Date d’entrée en vigueur : 1 janvier 2021

Avertissement : Cette page a été préparée à des fins de référence seulement.

Sur cette page

Liste d’abréviations

SAP
Sanction administrative pécuniaire
PCV
Promesse de conformité volontaire
Code
Code canadien du travail
IPG
Interprétations, politiques, et guides

Sujet

Cet IPG s’applique à tous les employeurs relevant de la compétence fédérale. L'objectif de l’IPG est de :

  • décrire comment le Programme du travail décide si 1 employeur est en contravention de la disposition (article 167.1) concernant les erreurs de classification d’employés de la partie III du Code canadien du travail; et
  • expliquer l’approche du Programme du travail à l’égard des employeurs faisant des erreurs de classification de leurs employés.

Enjeu

Il est nécessaire d'assurer une interprétation et une application uniforme, à l'échelle nationale sur les erreurs de classification d’employés. Dans ce but, les questions suivantes seront adressées :

  • que veut dire erreurs de classification d’employés ?
  • dans quelles situations une personne est-elle considérée comme étant mal classifiée ?
  • comment le Programme du travail aborde-t-il les erreurs de classification avec les employeurs ?
  • comment établir l’intention d’une erreur de classification quand il n’y a pas de preuve claire d’une intention ?

Interprétation

Une erreur de classification fait référence à une situation où l’employeur ne considère et ne traite pas la personne qui est un employé comme un employé.

Voici une liste non-exhaustive de situations où une personne peut être mal classifiée :

  • un employeur commet une erreur de classification d’un conducteur en tant qu’entrepreneur indépendant;
    • le conducteur reçoit sa rémunération par l’intermédiaire d’une entité incorporée et rencontre les critères pour être 1 employé (article 167(1)(b)). (faire référence à l’exemple 1 et exemple 2);
  • un employeur commet une erreur de classification d’un stagiaire en tant qu’étudiant stagiaire (article 167(1.2) du Code);
  • un employeur commet une erreur de classification d’un employé ayant des parts dans une entreprise, mais qui n’a aucun contrôle sur l’administration ou le fonctionnement global des opérations, comme associé;
    • un associé n’a pas droit aux protections offertes par le Code.

Tout employeur qui commet intentionnellement une erreur de classification d’un employé afin de se soustraire à ses obligations en vertu du Code contrevient à la disposition relative aux erreurs de classification d’employés. Les employeurs seront assujettis à des sanctions administratives pécuniaires, en vertu de la partie IV du Code, si :

  • le Programme du travail constate à plusieurs reprises qu'ils ne se conforment pas; et
  • ils ont un historique d’intentionnellement commettre des erreurs de classification des employés.

Établir l'intention

Dans les cas où il n'y a pas de preuve claire de l'intention de commettre une erreur de classification, les principes suivants s'appliquent :

Dès le premier cas d’erreur de classification, l'agent des affaires du travail fournira une session d’information à l'employeur. Cette session comprendra une discussion sur l'intention de l'employeur et des mesures correctives qui doivent être prises pour assurer la conformité au Code.

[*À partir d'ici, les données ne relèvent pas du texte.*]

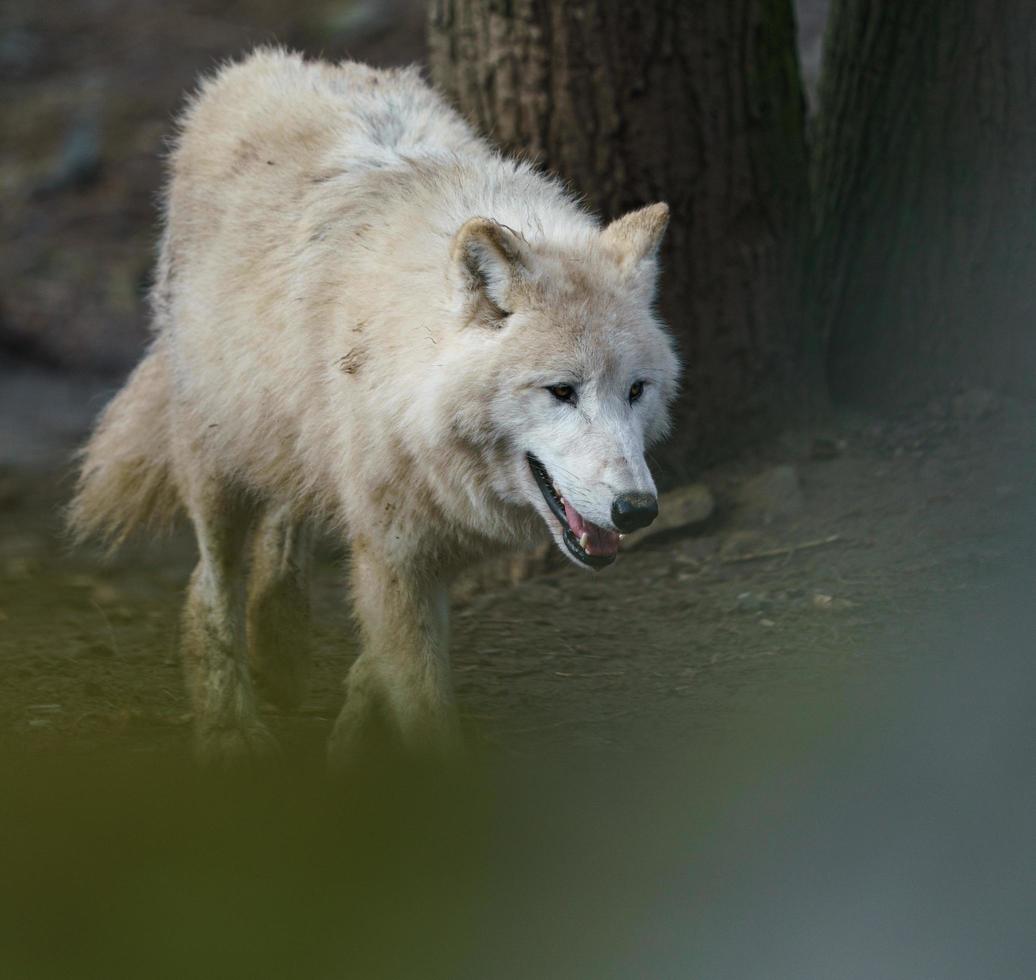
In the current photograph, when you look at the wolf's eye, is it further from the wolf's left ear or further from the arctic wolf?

Si le même employeur continue de commettre des erreurs de classification après la session d’information, il sera réputé avoir atteint le seuil établi de l'intention. En effet, la plainte subséquente a été déposée après que l'employeur a été sensibilisé à la question d’erreurs de classification, ce qui indique que l'employeur a sciemment enfreint le Code.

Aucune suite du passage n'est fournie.